VEGFA stimulated proliferation induced by hypoxia was not inhibited by bevacizumab treatment and rem ained more or less unchanged in most tumor cells ex cept HT 29. The decrease in proliferation noted in HT 29, could Inhibitors,Modulators,Libraries not be attributed to changes in VEGFA related gene or protein regulation and may be related to other downstream components of the HIF response. Small molecule receptor tyrosine kinases targeted to the VEGFA pathway in HT 29 xenografts have shown some tumor cell effects in other studies suggesting this path way does play a critical role in cell survival, however per haps only clearly evident when there are multiple receptor targets. The lack of proliferation changes in the other cell lines was consistent at each time point investigated with only minor decreases or increases.
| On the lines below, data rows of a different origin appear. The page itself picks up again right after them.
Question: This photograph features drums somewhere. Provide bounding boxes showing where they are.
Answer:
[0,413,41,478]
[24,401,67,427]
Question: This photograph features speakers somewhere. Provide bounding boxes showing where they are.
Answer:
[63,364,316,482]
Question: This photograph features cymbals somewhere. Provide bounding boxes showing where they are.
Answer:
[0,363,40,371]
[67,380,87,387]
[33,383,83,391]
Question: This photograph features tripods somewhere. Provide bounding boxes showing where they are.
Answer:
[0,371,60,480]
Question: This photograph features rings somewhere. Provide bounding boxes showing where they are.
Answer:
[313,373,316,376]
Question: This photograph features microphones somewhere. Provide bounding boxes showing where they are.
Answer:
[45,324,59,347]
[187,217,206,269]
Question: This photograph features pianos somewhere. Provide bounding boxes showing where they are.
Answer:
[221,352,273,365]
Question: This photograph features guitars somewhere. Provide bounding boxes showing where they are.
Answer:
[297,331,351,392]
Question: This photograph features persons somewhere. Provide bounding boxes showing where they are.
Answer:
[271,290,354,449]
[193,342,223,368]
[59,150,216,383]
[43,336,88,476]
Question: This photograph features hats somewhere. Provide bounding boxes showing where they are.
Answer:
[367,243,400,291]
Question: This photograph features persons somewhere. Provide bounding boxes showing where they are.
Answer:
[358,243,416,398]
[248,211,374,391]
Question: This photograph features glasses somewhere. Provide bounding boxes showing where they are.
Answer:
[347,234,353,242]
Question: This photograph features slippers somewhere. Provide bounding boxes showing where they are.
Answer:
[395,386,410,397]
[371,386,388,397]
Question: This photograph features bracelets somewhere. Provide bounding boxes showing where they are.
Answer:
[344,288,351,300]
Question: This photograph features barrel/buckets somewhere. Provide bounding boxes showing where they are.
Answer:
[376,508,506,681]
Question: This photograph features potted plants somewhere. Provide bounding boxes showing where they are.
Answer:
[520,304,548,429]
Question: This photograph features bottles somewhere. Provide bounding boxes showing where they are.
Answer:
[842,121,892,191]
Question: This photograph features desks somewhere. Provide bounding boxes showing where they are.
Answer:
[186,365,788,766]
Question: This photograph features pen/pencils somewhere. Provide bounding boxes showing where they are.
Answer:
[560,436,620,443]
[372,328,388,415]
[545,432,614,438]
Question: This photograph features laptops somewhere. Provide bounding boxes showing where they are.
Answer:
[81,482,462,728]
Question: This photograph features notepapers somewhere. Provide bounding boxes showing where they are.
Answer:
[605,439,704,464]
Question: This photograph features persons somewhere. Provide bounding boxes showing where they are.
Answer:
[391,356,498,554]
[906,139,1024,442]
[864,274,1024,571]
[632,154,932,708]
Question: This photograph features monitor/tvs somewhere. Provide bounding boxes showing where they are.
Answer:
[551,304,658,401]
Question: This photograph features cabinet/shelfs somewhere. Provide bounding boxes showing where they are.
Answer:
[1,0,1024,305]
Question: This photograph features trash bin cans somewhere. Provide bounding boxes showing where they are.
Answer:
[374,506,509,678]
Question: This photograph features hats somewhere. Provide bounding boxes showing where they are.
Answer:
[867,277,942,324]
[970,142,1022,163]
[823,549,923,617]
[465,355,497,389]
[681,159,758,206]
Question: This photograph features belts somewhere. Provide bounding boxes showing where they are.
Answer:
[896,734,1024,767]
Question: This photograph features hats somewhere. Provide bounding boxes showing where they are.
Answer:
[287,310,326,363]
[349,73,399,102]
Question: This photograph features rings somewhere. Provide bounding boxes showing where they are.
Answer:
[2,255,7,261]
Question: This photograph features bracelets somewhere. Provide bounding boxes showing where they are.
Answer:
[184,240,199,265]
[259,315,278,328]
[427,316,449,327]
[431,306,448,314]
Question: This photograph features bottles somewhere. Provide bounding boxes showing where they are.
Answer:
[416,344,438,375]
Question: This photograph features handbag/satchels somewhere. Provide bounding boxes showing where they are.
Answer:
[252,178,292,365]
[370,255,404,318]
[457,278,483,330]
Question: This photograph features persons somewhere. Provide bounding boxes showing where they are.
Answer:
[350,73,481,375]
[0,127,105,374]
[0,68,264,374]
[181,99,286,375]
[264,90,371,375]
In contrast, endothelial cells showed a significant decrease in proliferation rate after bevacizumab treatment. There has been some limited Inhibitors,Modulators,Libraries analysis of individual cell lines treated with bevacizumab in the literature, overall con curring with our results of a lack of major effects on proliferation, or even a slight increase in prolifera tion when treated with bevacizumab alone. The role of VEGFA in generating endothelial cell changes is well established, with the inhibition of VEGFA leading to changes in tumor vasculature. However, patient outcomes using bevacizumab have implied that VEGFA antibodies may also differentially Inhibitors,Modulators,Libraries affect the tumor cells or the tumors microenvironment. Even with inherent difficulties of in vitro studies, our data suggest that tumor cells themselves are not intrinsically affected in an adverse manner by bevacizumab monotherapy based on the selec tion of assays performed.
In addition, the angiogenic po tential mediated through the VEGFA pathway was not significantly altered in the tumor cell lines. The effect be yond vasculature permeability, remodeling and pruning of an anti VEGFA Inhibitors,Modulators,Libraries based therapy, is likely to be a complex interaction of tumor vasculature, tumor stroma, immune cells as well as the tumor selleck cells.